▸ **THINGS TO DO**:
1/ Can you reproduce everything from "Until very recently, grid" down to "gas combined-cycle plants." in the passage on power grids, substituting "base-load" for "baseload"?
2/ Could you carry the passage on power grids and wind and solar energy forward from its final sentence?

>> start DOCUMENT SEGMENT

For the most part, wind and solar — also known as variable renewable energy (VRE) — haven't run into those constraints yet, because their penetration remains relatively low. In 2014, wind generated just 4 percent of US electricity; solar produced less than 1 percent. But if wind and solar ever hope to supply 30 percent, 50 percent, or even 100 percent of electricity, they'll have to address the obstacles posed by current grids.
Those obstacles are varied — technologies, policies, and markets — but the cheapest, most ready-to-hand solutions are found in the rules that govern current grids, the operations, regulations, and markets that determine what resources are currently deployed to meet electricity demand, and when.
Before wind and solar, grids were fairly predictable
Let's review how power grids have worked for the past century or so, before VRE (wind and solar) came along:
Remember that electricity is a unique commodity in that it cannot be economically stored in large quantities. Excess generation not only goes to waste, it can destabilize a grid. Supply must always precisely match demand.
Until very recently, grid operators had a good handle on how to do that. There's a certain minimal level of electricity demand that persists around the clock. For that "baseload" demand, grid operators run big, lumbering coal and nuclear power plants, the kind that are very slow (and expensive) to shut down and restart. These plants run all the time, basically, except when closed for maintenance or unexpected faults.
When demand rises above that baseload level, grid operators fire up "mid-merit" plants, which are somewhat more agile, able to start up and shut down more quickly. These are usually natural gas combined-cycle plants.
And then when demand peaks, usually in the afternoon when the AC turns on and sometimes again in the evening when people get off work, grid operators fire up "peaker" plants, usually natural gas open-cycle turbine plants (and sometimes oil or diesel generators).
Demand can usually be forecast in advance, because people's daily habits are pretty predictable, and grid operators keep some just-in-case power plants — "operating reserves" — around for security and reliability.
It all worked quite nicely ... until wind and solar came along.

>> end DOCUMENT SEGMENT
>> start STORED RECORDS

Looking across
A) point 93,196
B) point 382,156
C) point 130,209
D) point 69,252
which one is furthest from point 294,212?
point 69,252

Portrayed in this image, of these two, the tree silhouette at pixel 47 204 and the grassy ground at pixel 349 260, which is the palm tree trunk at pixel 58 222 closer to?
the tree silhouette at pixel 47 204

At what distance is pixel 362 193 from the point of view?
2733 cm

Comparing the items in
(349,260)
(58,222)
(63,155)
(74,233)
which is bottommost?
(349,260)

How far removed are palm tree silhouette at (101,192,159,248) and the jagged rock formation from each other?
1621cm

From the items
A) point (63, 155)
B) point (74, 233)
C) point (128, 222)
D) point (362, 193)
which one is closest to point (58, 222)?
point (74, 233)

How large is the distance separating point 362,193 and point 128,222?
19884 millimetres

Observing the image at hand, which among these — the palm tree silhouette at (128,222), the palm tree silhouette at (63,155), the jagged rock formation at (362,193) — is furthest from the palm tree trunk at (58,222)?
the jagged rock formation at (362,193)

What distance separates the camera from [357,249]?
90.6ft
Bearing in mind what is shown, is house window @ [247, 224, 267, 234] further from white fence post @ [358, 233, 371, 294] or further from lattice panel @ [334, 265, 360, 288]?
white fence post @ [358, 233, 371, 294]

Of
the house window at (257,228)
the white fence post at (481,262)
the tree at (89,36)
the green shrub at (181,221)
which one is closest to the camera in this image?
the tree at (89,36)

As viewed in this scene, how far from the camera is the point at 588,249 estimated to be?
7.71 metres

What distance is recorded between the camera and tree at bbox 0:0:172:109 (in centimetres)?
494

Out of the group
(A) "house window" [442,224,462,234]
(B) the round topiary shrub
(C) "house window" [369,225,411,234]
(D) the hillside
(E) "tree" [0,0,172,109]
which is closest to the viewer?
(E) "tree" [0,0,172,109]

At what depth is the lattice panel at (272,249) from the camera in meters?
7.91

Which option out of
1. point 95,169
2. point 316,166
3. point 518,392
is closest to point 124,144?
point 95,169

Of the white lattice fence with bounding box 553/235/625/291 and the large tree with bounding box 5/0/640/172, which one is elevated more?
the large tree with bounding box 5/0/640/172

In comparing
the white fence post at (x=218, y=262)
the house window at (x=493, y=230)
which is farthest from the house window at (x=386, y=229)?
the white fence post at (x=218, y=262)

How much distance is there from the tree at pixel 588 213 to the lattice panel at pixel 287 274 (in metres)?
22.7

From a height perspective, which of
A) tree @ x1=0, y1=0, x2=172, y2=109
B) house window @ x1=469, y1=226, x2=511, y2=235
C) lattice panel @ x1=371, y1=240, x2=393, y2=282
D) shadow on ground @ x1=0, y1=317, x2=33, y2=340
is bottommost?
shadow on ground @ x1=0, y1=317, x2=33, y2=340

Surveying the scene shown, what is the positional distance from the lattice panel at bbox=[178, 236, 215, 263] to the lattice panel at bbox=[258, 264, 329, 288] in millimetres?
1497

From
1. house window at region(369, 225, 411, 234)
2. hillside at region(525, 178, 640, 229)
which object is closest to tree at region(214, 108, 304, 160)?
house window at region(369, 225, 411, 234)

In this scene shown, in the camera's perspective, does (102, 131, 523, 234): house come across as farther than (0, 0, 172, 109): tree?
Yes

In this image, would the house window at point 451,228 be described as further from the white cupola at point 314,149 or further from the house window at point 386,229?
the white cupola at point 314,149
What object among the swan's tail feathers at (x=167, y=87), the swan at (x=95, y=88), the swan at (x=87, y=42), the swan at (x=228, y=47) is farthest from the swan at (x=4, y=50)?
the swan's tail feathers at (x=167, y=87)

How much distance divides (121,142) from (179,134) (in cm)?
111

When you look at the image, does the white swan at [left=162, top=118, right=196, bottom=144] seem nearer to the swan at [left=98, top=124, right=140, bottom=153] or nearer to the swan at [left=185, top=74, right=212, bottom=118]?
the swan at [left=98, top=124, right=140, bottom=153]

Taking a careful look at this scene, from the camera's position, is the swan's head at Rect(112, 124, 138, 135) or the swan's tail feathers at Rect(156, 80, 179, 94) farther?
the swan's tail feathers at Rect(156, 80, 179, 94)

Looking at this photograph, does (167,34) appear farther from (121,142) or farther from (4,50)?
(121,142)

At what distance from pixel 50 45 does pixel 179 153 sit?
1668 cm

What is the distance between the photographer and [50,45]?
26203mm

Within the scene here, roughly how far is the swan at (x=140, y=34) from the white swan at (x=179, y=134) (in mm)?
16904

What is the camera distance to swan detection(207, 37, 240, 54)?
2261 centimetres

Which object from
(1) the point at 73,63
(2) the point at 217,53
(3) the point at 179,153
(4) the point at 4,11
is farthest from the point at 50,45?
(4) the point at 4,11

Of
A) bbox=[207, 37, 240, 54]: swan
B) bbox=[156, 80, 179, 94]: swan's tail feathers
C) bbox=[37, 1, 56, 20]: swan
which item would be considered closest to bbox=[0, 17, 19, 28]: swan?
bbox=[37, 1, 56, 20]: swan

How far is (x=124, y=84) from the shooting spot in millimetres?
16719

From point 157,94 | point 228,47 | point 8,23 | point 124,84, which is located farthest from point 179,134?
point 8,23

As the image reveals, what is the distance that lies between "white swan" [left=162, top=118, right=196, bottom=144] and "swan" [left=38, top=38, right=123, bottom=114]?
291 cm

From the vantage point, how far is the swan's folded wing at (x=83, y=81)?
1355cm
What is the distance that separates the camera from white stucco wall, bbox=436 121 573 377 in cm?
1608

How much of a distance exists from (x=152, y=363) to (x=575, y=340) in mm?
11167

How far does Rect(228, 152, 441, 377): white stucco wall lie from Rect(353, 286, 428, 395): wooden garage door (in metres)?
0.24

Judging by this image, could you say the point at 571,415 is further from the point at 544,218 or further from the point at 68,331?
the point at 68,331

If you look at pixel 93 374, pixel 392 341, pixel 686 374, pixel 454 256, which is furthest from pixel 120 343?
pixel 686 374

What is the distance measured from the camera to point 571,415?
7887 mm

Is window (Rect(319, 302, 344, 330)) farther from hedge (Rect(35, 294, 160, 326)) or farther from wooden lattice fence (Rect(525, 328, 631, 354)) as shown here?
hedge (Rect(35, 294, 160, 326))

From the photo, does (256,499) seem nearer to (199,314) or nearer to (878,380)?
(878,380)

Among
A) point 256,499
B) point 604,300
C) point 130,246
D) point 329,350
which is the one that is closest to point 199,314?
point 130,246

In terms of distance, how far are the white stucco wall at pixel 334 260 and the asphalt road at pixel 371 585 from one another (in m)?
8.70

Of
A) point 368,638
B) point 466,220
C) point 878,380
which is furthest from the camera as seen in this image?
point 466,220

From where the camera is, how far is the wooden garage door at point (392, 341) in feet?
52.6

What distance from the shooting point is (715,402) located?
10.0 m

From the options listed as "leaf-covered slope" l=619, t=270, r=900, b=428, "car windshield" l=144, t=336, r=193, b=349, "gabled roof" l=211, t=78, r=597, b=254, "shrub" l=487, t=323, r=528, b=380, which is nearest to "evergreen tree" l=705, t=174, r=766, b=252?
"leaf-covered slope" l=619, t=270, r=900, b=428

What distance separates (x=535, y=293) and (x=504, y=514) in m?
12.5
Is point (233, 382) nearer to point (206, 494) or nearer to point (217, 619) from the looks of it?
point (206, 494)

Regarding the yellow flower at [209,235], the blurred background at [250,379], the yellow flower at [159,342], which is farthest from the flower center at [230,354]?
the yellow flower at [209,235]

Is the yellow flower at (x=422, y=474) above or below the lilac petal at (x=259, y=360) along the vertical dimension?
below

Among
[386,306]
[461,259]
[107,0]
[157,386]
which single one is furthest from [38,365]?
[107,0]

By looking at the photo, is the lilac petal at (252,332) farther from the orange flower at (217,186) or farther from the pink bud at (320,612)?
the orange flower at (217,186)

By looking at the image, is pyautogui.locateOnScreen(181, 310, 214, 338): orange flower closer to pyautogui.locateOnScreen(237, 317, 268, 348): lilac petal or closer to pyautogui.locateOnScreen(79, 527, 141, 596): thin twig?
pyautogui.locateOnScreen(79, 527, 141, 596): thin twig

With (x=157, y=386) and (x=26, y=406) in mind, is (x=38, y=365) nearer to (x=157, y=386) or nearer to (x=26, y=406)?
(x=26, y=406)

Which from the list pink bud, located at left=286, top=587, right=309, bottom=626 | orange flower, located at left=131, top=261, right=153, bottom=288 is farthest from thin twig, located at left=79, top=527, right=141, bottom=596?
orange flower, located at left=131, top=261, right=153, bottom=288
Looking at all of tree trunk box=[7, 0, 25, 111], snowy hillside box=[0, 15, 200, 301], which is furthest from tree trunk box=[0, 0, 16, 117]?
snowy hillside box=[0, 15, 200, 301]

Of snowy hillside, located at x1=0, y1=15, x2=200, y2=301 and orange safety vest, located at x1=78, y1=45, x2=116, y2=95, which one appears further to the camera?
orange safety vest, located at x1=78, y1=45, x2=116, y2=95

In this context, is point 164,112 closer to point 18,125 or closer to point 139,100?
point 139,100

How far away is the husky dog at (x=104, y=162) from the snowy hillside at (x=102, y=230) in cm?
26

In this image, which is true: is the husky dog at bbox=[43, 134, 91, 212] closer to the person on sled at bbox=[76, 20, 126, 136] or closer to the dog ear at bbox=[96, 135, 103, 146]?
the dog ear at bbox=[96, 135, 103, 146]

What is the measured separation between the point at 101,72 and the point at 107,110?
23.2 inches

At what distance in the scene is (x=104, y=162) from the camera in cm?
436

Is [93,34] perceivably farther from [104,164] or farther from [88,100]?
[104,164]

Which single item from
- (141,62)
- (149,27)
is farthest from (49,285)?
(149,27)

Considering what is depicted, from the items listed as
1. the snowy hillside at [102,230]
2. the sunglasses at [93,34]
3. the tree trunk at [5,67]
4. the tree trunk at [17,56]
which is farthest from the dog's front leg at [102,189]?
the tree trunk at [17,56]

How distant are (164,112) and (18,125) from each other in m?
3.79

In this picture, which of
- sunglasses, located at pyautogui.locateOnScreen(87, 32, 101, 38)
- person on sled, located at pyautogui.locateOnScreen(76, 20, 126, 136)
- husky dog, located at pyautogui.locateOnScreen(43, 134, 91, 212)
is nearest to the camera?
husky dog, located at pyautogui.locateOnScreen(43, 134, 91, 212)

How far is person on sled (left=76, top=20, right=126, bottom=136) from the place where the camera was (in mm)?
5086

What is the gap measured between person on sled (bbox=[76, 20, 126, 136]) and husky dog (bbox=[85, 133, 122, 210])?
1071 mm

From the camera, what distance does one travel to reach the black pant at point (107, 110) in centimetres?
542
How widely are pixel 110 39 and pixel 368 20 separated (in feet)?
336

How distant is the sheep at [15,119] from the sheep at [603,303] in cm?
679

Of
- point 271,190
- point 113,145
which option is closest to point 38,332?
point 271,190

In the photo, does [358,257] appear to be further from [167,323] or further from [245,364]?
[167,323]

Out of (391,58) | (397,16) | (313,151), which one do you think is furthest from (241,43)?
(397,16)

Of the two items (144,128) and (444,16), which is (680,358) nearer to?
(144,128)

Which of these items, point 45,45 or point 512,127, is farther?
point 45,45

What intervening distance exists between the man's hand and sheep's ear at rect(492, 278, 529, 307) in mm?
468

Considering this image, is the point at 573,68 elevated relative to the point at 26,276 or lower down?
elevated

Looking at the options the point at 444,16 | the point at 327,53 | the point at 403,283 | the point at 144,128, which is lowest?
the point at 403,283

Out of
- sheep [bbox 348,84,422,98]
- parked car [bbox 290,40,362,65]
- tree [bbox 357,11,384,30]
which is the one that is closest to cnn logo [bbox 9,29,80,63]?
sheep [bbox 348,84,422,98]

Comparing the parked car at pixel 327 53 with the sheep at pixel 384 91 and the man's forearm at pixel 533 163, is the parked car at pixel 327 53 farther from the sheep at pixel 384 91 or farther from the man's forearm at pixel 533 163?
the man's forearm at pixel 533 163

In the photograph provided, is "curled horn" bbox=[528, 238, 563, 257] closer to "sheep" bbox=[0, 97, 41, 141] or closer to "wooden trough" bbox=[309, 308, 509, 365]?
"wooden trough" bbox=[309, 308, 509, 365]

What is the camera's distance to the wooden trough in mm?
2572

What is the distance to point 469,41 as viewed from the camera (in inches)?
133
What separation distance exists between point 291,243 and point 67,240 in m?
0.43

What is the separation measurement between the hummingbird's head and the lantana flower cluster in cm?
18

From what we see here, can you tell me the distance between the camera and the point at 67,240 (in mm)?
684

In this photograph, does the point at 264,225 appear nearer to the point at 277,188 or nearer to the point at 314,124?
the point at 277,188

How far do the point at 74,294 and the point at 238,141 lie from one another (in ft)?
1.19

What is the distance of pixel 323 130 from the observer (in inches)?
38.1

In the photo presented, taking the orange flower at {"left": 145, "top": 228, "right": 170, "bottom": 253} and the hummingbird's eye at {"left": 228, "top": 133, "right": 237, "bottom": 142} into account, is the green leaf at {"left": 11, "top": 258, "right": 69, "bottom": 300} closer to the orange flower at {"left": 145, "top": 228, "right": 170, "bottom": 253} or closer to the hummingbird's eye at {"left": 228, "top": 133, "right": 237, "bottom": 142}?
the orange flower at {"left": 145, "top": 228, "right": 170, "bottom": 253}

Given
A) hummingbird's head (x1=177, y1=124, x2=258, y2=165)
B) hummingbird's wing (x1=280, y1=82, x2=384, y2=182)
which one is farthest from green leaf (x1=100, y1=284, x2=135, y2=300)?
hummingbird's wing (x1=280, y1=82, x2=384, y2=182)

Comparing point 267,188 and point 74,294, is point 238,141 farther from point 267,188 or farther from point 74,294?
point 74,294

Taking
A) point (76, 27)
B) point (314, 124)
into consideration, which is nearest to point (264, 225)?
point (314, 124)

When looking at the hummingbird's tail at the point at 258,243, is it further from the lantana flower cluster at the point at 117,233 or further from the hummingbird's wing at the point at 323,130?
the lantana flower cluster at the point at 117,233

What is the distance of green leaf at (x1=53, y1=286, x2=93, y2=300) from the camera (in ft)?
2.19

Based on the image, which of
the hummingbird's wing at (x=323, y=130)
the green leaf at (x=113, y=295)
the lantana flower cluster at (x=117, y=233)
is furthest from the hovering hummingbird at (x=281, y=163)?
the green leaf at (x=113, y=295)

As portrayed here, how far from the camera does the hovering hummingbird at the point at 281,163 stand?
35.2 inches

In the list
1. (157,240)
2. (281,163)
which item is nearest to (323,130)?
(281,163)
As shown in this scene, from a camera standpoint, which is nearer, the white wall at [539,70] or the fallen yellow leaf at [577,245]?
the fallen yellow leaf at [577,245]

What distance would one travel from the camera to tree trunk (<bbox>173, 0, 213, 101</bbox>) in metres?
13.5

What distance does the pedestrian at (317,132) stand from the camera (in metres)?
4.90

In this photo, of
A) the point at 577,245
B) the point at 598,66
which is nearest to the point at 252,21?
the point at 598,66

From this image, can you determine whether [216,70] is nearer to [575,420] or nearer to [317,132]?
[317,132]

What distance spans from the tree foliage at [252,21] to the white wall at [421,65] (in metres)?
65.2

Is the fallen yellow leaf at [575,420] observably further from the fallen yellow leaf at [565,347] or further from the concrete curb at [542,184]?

>> end STORED RECORDS

▸ **OUTPUTS IN ORDER**:
1/
Until very recently, grid operators had a good handle on how to do that. There's a certain minimal level of electricity demand that persists around the clock. For that "base-load" demand, grid operators run big, lumbering coal and nuclear power plants, the kind that are very slow (and expensive) to shut down and restart. These plants run all the time, basically, except when closed for maintenance or unexpected faults.
When demand rises above that base-load level, grid operators fire up "mid-merit" plants, which are somewhat more agile, able to start up and shut down more quickly. These are usually natural gas combined-cycle plants.

2/
Wind and solar have made grid management more complicated
Now throw VRE into the mix. Grid operators cannot turn wind and solar plants up and down at will — these power sources are not "dispatchable." Instead, VRE generators push energy onto the grid whenever the wind is blowing or the sun is shining and don't when they aren't. Grid operators can't control wind and solar; they must accommodate them.
From a grid operator's perspective, a surge of VRE is akin to a dip in demand — it means less electricity is needed from all the other (dispatchable) power plants. An operator no longer uses dispatchable plants to meet total demand; she uses them to meet total demand minus whatever VRE is in the system.
Total demand minus VRE is known as "net load." Net load is the new benchmark for grid operators, the (moving) target they have to hit, minute by minute, hour by hour.
Here's the thing: Especially as rates of VRE penetration get higher, net load behaves quite differently than total demand. Overall electricity use rises and falls fairly gently, within a predictable range. Net load (overall use minus VRE) is more difficult to predict, because solar and wind can come and go erratically. It can rise or plunge quickly and swing over an enormous range, potentially falling almost to zero at times with high VRE penetration.
Following net load is an enormous challenge for grid operators. Above all, it places a premium on flexibility, on dispatchable resources that can scale up and down quickly to compensate for rising and falling VRE — at the lowest cost, with a high degree of reliability and security.
That's not what most of today's grids have. They are often burdened with an excess of inflexible baseload plants, operating under rules that encourage their continued use and within markets that fail to properly price flexibility.
Transitioning from today's grids to more nimble, responsive grids with high levels of VRE will require new policies from lawmakers and new technologies from innovators.
But the easiest, cheapest, and fastest way to boost flexibility in grids is to change the rules and markets that now govern them. This can be a complicated affair in practice, as the US has a variety of grids governed by a variety of regulatory and institutional structures. (Most notably, about half the country has established competitive wholesale electric markets, while the other half is supplied by old-fashioned vertically integrated monopoly utilities.) So details of these solutions will differ depending on circumstance, but I'm going to try to keep it general enough for those distinctions not to matter too much.
There are three changes, broadly speaking, that need to be accelerated in all electrical grids: resource flexibility, operational flexibility, and integration.
Grids need a more flexible portfolio of resources
"Resources" here refers to anything grid operators can use to ensure that supply meets demand — not only power plants, but programs that manage demand as well. The overall need is for resources that can more nimbly scale up and down in response to fluctuations in VRE. That will mean a couple of things:
1) Fewer baseload thermal plants, more mid-merit plants
On the dispatchable power plant side, that's going to mean fewer big, rigid baseload (coal and nuclear) plants and more mid-merit and peaker plants.
To understand why, consider the following scenarios drawn from an International Energy Agency (IEA) study of renewables integration. (I found it, and much else, through this excellent paper by Michael Hogan of the Regulatory Assistance Project.)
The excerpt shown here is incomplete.